Kılıçlar uğursuz bir şekilde parlamaya başlarken Mars öne doğru bir adım attı. Adımıyla birlikte etrafından rüzgâr dalgaları yayılmaya başladı. Rüzgar dalgaları gittikçe ilerledi ve Satou da dâhil herkesi çevreledi.

"Bu da ne?"

Etrafı her zamanki gibiydi. Fakat çok daha rüzgârlı ve daha karanlıktı.

'Garip...'

Herkes ne olduğunu anlamaya çalışırken Satou üzerinde bir baskı hissetti. Çok büyük değildi. Fakat bariz bir şekilde gücünü sınırlandırmaya çalışıyordu. İster istemez kaşlarını çattı.

Elisa onun bu durumunu fark etti.

"Hah! Kasırga Alanına hoş geldiniz. Ejder adamlarla adil bir dövüş yapmak için bu ve buna benzer teknikler nesillerce bizlere aktarıldı. Bu yüzden lütfen gücünü görmeme izin verin."

Kaskının altında Mars'ın yüzünde bir gülümseme vardı. Satou ona tiksintiyle baktı. Ejderleri bastırmak için çaba sarf eden bu insanlar onun midesini bulandırıyordu.

"Acizsiniz. Patronlar! İleri!"

Patron seviye iskeletler hızla Mars'ın üstüne koşmaya başladı. Mars ise gülümseyerek adım adım ilerledi. Fakat gülümsemesi kısa sürede bir küçümsemeye döndü.

"Bu zayıf şeylerle mi beni yeneceksin?"

Mars alevle kaplı kılıcıyla bir alev dalgası yolladı. Alevler hızla patron seviye iskeletleri yakmaya başladı. Acıyla garip sesler çıkardıkları duyulabilirdi. Ama yine de ona doğru koşmayı durdurmadılar.

Aksine sonunda ona vardığında onu çevrelediler ve pençeleriyle, kılıçlarıyla ve de baltalarıyla onu öldürmeye çalıştılar.

Satou bu kadar kolay olmayacağını düşündüğünden şaşırdı. Hemen ortağı Ralph'e kısa bir bakış attı. Fakat Ralph ortağını umursamıyordu. Tam aksine gözleri Elisa'ya sabitlenmişti. Bu da onu öfkelendirdi.

Öfkesiyle birlikte patron seviye iskeletleri kontrol etmek için yolladığı mana da yükseldi ve sonuç olarak daha şiddetli saldırmaya başladılar.

Mars, kılıçlarını iki iskelete sapladı. Biri tamamen küle dönüşürken diğeri donakaldı. Ardından altında bir geçit belirdi ve kayboldu.

'Bu da neydi?'

Satou ilgiyle olanları izlerken iki iskeleti geriye çekti. Diğerleriniyse olduğu gibi bıraktı. Fakat hepsi sonunda istisnasız teker teker düştü.

'Onun âlemi ne öyle?'

Ne kadar tanımlamaya çalışsa da tamamıyla tanımlayabiliyordu. Usta âleminin ötesinde olduğu kesindi. Fakat tam âlemini anlayabilmek mümkün değildi.

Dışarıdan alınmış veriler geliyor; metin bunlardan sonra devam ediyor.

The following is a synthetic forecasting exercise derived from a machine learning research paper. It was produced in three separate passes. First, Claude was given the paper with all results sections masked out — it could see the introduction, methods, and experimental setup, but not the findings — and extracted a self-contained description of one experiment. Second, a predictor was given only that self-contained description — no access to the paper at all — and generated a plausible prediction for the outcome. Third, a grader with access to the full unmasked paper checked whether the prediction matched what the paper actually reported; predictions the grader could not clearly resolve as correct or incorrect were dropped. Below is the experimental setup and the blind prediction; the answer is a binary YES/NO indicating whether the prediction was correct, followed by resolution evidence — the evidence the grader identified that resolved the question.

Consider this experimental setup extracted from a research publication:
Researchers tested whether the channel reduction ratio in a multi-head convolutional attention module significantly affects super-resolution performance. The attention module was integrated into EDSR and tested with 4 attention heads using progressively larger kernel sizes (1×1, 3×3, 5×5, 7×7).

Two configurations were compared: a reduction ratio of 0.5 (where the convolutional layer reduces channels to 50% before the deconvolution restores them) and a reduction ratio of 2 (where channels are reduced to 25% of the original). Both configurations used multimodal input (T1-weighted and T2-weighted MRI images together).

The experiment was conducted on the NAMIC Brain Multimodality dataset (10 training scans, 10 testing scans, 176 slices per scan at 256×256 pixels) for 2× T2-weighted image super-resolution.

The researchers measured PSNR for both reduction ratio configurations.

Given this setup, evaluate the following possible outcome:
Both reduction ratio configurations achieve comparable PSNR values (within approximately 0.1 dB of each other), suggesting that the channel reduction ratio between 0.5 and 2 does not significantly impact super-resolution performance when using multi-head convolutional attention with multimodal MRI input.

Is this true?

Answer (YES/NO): YES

Satou dikkatli bakışlarla ona baktı. O sırada Mars son iskeletin kafasını eziyordu.

"Bitti mi? Artık gelsen diyorum."

Onun alaycı sesi Satou'yu öfkelendirdi. Gözleri parlarken ejderha insansı hali gittikçe daha fazla ejderhaya benzemeye başladı. Yüzü ve tüm vücudu büyüyüp şekil değiştirdi. Önceki ejderha formundan daha büyüktü. Fakat bu sefer kontrol sahibiydi.

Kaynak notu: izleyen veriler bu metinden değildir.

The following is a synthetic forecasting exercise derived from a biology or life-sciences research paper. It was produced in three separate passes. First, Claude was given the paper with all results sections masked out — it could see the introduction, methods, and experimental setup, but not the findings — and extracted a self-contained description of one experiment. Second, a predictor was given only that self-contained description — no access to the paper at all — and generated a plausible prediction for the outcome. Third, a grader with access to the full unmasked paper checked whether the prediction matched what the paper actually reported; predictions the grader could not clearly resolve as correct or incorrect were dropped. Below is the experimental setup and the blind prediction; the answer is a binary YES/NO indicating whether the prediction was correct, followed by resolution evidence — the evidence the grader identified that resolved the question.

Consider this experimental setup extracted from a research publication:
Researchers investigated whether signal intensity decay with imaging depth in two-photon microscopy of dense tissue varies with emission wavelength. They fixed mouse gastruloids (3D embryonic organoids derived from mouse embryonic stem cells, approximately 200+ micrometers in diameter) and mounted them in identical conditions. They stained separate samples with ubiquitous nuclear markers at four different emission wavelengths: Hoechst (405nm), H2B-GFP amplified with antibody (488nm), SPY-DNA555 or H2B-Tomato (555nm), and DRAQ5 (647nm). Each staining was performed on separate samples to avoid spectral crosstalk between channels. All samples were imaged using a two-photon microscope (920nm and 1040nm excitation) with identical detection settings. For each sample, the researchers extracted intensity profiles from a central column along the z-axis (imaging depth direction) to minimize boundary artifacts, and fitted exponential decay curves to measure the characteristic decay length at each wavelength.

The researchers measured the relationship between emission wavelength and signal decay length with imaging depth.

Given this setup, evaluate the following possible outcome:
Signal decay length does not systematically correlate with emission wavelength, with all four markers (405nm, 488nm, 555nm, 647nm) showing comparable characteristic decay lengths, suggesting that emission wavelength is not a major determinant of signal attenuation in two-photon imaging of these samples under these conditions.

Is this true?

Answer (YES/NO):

Simsiyah pullarla kaplanmış, kanatları ve kuyruğu çıkmıştı. Bakışları soğuk ve acımasızdı.

"Çekilin. Yuzuru, Elisa'yı koru. Lucina ve Lalisa, ikiniz Ralph harekete geçtiği an vakit kazanmaya çalışın."

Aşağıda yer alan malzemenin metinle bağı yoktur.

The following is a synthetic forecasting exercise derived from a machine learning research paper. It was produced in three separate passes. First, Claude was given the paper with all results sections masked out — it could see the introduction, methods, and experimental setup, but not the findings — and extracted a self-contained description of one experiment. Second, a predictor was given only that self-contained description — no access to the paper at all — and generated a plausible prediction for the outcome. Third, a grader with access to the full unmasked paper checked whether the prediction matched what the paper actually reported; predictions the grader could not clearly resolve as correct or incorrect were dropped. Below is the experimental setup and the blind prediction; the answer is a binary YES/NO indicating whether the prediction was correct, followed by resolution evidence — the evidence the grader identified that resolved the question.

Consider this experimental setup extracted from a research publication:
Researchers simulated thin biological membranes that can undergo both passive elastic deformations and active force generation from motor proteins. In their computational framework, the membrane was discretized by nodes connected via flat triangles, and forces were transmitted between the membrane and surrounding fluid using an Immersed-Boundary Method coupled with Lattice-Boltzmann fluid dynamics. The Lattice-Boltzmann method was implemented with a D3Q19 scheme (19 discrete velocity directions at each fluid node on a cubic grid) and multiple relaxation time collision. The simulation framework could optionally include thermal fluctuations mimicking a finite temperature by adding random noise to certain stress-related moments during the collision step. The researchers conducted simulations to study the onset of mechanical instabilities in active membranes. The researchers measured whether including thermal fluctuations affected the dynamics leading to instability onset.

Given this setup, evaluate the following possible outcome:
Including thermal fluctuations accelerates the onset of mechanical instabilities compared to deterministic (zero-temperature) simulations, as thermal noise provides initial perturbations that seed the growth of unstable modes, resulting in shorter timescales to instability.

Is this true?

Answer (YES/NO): YES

Lucina usta âleminde bir canavar olduğunu biliyordu. Kendisiyle aynı hatta bir kademe daha yüksekti belki de. Lalisa da hemen hemen aynı âlem gücüne sahipti. Ancak ikisinin de Aziz âleminin ötesindeki bu adamları yenebileceğine dair güveni yoktu.